James Kahan, SBC's senior vice president for corporate development, said the
company wants to be in the video business.
"The question is, `What is the right technology, what is the right business
model to ensure that we are not just a competitor in the short term, but we
are a viable competitor in the long term?'" Kahan said. "What we can't do is
jeopardize the quality of service for telecommunications to deliver video."
Donald Saltzman of Weston, chairman of the Statewide Cable Council, which
advises SNET on the needs of subscribers, said he is worried the service will
be discontinued.
"The fact that they failed to mention it and cut back on the installation
schedule does not give us a warm and fuzzy feeling. They will keep cable
television if it's profitable," Saltzman said. "The state of Connecticut
wants, needs and demands competition in cable television. We do not want to go
back to the monopoly we had in the first 15 years of cable."
The cable service, begun in March 1997, has about 15,000 customers in 10
towns.
The original timetable for cable roll-out was the first quarter of 1997 in
Darien, Farmington, Westport, New Britain and parts of Fairfield, West
Hartford, Hartford, Stamford and Norwalk.
SNET's cable service is still not available in Hartford and Stamford, but it
is available in North Haven, Old Greenwich, and Weston.

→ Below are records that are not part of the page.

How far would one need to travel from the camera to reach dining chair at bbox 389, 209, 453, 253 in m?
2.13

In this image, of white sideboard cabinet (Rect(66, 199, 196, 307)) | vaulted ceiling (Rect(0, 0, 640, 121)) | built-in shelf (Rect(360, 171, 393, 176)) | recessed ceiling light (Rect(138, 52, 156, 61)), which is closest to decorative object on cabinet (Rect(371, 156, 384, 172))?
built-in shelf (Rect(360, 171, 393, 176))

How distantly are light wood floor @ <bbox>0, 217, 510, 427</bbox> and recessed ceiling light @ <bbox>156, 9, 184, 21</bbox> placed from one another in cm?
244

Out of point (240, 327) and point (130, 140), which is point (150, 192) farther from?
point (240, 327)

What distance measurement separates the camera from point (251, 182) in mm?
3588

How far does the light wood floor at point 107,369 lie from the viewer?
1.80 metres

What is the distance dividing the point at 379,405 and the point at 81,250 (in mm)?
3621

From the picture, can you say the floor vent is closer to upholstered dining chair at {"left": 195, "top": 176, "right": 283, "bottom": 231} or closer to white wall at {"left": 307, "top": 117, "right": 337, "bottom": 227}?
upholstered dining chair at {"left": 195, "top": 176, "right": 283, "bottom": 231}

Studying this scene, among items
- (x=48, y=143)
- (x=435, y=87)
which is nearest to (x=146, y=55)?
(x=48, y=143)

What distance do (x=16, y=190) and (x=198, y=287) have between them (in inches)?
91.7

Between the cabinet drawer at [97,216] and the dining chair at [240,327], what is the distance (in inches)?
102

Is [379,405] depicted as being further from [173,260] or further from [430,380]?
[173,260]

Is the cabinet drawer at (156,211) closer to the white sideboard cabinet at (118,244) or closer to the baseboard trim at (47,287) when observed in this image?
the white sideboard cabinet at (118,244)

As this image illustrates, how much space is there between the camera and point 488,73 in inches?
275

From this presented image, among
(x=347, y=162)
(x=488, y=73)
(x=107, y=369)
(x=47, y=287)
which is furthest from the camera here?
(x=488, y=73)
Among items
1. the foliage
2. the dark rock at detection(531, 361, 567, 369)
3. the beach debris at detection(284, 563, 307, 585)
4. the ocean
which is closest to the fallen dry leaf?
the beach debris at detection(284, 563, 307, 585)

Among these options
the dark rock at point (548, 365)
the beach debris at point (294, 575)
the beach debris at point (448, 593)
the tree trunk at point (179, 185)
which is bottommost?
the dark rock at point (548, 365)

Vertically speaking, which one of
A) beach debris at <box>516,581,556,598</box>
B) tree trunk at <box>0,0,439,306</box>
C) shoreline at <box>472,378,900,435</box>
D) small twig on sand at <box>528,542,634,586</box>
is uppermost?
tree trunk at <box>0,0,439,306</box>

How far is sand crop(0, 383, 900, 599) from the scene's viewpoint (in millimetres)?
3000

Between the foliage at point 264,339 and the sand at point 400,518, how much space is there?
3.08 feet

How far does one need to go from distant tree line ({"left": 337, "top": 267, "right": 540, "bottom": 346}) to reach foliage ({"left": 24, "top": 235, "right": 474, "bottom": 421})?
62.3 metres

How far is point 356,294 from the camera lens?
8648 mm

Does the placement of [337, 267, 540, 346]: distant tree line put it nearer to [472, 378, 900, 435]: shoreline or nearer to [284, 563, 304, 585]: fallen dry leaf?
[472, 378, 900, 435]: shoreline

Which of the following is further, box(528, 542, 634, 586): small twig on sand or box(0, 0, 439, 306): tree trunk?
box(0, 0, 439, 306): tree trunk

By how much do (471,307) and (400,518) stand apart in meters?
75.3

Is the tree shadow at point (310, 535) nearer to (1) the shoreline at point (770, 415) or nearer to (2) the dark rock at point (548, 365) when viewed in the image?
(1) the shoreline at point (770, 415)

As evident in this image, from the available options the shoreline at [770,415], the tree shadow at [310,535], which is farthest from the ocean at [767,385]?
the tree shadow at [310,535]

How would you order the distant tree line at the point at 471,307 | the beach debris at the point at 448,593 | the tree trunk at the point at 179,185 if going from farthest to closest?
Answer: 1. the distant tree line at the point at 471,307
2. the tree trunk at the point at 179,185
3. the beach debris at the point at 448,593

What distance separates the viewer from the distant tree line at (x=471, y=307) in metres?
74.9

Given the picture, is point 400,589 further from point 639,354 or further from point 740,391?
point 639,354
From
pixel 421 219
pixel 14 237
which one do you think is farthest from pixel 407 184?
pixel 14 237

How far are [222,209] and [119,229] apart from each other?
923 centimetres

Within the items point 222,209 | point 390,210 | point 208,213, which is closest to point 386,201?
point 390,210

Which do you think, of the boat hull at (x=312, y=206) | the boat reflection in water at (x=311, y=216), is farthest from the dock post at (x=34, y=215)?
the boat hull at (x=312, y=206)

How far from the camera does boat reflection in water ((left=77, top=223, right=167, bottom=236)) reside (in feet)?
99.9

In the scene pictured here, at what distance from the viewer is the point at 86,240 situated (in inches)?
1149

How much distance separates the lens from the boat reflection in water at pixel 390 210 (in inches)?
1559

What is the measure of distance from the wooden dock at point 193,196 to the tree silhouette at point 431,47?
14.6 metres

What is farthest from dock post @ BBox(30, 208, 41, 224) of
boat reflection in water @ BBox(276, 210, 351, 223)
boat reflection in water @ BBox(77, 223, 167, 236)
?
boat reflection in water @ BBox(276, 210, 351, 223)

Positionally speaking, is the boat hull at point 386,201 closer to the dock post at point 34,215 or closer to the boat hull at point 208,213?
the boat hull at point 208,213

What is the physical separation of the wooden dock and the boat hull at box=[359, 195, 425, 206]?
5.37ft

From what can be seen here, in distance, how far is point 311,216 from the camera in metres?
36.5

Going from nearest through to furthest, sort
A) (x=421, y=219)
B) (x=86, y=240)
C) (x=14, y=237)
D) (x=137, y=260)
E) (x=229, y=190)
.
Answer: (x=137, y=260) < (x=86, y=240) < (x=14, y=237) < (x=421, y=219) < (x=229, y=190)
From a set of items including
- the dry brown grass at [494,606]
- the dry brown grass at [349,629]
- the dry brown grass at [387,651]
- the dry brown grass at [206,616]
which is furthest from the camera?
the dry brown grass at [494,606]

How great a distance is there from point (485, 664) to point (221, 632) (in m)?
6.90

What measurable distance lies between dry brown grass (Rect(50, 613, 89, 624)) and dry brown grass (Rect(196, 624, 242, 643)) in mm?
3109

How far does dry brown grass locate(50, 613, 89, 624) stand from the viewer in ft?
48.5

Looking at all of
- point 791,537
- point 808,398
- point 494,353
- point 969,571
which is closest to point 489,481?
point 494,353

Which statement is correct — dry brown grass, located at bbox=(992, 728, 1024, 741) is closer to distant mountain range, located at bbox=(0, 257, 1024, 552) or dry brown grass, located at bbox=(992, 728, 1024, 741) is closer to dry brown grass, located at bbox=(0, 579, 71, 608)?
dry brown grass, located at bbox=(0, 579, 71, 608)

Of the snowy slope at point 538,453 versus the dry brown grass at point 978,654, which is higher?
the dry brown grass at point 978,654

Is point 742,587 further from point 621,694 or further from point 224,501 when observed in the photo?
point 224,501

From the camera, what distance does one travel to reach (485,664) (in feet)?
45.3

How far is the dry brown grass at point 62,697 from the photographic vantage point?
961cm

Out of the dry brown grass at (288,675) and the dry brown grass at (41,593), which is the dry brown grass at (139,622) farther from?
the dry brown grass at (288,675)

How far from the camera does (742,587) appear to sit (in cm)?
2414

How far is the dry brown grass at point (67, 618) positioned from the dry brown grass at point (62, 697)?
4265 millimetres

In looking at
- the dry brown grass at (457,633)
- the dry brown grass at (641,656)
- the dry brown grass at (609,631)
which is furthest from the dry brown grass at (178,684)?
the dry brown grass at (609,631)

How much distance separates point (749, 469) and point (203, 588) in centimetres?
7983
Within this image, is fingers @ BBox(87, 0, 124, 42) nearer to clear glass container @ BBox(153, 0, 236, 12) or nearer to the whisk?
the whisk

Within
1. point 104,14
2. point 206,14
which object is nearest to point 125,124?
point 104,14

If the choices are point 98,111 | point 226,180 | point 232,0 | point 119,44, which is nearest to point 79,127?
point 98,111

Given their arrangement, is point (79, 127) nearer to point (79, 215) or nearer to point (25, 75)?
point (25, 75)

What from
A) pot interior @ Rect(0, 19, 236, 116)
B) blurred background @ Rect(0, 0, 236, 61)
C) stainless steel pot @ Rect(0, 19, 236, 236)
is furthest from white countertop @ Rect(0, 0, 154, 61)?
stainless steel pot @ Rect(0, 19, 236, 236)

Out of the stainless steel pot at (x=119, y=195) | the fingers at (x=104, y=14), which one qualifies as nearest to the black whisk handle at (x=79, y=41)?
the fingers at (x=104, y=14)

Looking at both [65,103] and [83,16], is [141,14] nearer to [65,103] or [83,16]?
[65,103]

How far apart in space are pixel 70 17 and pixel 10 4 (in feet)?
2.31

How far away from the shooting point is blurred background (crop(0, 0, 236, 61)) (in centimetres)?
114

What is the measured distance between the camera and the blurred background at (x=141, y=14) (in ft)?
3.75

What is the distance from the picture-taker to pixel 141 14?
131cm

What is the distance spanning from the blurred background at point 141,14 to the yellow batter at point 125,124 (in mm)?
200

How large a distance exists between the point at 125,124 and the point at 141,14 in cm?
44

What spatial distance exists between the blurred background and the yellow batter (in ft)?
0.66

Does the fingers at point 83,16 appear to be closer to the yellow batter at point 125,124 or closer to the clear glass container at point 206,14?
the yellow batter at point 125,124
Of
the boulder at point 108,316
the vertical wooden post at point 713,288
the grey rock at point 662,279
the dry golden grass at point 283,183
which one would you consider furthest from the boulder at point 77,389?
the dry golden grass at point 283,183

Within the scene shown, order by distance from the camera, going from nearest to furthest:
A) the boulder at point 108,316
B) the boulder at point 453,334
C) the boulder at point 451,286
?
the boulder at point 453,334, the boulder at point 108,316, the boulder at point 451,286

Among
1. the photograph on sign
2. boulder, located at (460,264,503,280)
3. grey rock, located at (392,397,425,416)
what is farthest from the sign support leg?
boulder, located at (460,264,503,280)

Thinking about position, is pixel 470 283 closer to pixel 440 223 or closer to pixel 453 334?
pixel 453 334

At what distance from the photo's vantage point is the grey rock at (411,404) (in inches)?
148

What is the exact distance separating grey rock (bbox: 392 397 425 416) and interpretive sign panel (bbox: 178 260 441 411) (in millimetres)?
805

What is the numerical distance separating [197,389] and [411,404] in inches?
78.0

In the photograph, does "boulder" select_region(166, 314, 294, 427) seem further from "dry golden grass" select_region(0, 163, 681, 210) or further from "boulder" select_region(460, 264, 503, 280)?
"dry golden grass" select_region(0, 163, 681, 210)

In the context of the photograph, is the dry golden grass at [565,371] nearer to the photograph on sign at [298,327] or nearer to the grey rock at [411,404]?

The network will expand by the end of the year, but SNET will fall short of
its projections of bringing service to 28 towns by 1999. Instead, the company
plans to have the service available in 20 towns by 1999, Stanley said.
SNET originally had said that the service would be available to nearly 64
percent of Connecticut by the year 2000 and to 87 percent in the year 2005,
and that the entire state would be cable-ready by 2007.